No Surprise: This week’s decision by a judge who refused to immediately order fired Santa Barbara News-Press reporters back to work was “just a speed bump” in the union battle, according to one journalist.
“This ruling comes as no surprise,” said Dawn Hobbs, a News-Press reporter who was fired in February, 2007.
Judges tend to be reluctant to issue injunctions under these circumstances, but some found it disconcerting that a judge would find that an employer’s rights outweighed those of workers after another court found the same employer to have broken the law by illegally firing workers for protected union activity. Nor was it clear why Federal Judge Stephen Wilson gave First Amendment refuge to owner Wendy McCaw. Judge Wilson apparently bought the paper’s argument that the union was trying to limit the paper’s “editorial discretion” rather than just exercising its legal right to a fair contract.
“Our request for temporary reinstatement was denied, but we still won the trial,” Hobbs said, referring to a Dec. 26, 2007 ruling by administrative law judge William G. Kocol that eight reporters had been wrongfully terminated and ordered that they be reinstated with back pay. “This doesn’t dampen our spirits in the slightest.
“We remain confident that the appeal the News-Press now has pending on the ruling from December (2007) — which was against the company on 15 unfair labor practice charges, including our illegal terminations — will be resolved in our favor,” said Hobbs, who covered the crime and courts beats for nearly nine years before she was terminated. “Our legal departments in Washington, D.C., and Burbank are now reviewing this judge’s decision to decide our next course of action.”
Judge Wilson ruled that reinstating the reporters would infringe on the First Amendment rights of the News-Press to protect itself against union efforts. His decision affects only the injunction request filed in March by the National Labor Relations Board (NLRB). It does not overturn Judge Kocol’s ruling that the News-Press violated federal labor laws in firing the eight reporters. That decision was immediately appealed by the News-Press and a decision is pending.
Ira Gottlieb, attorney for the Teamsters Union representing the newsroom employees, said “We respectfully believe (the case) was incorrectly decided.”

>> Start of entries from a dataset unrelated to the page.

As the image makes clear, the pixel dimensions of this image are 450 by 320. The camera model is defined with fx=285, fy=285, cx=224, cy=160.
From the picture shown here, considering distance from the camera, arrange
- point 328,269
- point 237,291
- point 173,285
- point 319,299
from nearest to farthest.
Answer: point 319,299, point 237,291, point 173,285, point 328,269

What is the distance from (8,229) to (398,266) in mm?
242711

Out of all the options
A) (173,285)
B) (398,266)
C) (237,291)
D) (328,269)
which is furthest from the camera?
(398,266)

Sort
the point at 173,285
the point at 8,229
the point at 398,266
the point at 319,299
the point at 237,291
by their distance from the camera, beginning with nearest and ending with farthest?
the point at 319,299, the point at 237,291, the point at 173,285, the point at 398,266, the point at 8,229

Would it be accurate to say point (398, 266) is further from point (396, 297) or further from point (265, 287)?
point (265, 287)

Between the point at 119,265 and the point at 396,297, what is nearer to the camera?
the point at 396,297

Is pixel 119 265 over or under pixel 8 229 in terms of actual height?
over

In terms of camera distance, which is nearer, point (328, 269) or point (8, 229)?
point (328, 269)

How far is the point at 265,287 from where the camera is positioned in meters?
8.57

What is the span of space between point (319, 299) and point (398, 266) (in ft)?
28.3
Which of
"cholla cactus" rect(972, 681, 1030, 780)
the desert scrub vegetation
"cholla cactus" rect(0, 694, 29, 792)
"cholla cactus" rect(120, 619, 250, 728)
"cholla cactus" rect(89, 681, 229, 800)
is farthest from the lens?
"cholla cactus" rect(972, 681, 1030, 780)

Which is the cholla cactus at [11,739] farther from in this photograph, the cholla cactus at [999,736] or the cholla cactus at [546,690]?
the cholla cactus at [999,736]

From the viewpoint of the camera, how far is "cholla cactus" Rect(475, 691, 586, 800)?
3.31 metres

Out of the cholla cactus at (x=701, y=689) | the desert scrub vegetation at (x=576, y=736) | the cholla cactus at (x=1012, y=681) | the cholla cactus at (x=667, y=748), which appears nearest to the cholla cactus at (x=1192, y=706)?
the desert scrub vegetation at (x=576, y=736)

Comments about Judge Wilson from lawyers in The Robing Room website are less than complementary: Some of the milder examples: “Wilson continues to be completely biased against and very unfair toward plaintiffs and their counsel in civil rights cases — particularly employment discrimination, harassment, retaliation, and wage-and-hour cases.”
“Petty and nasty. Has a reputation for being a misogynist and a bigot. Tries to intimidate and demean lawyers. Intelligent. However, only uses it to support his outcome-driven opinions and to clean the record to frustrate appeals.”
“Very unfair toward plaintiff’s in civil rights cases.”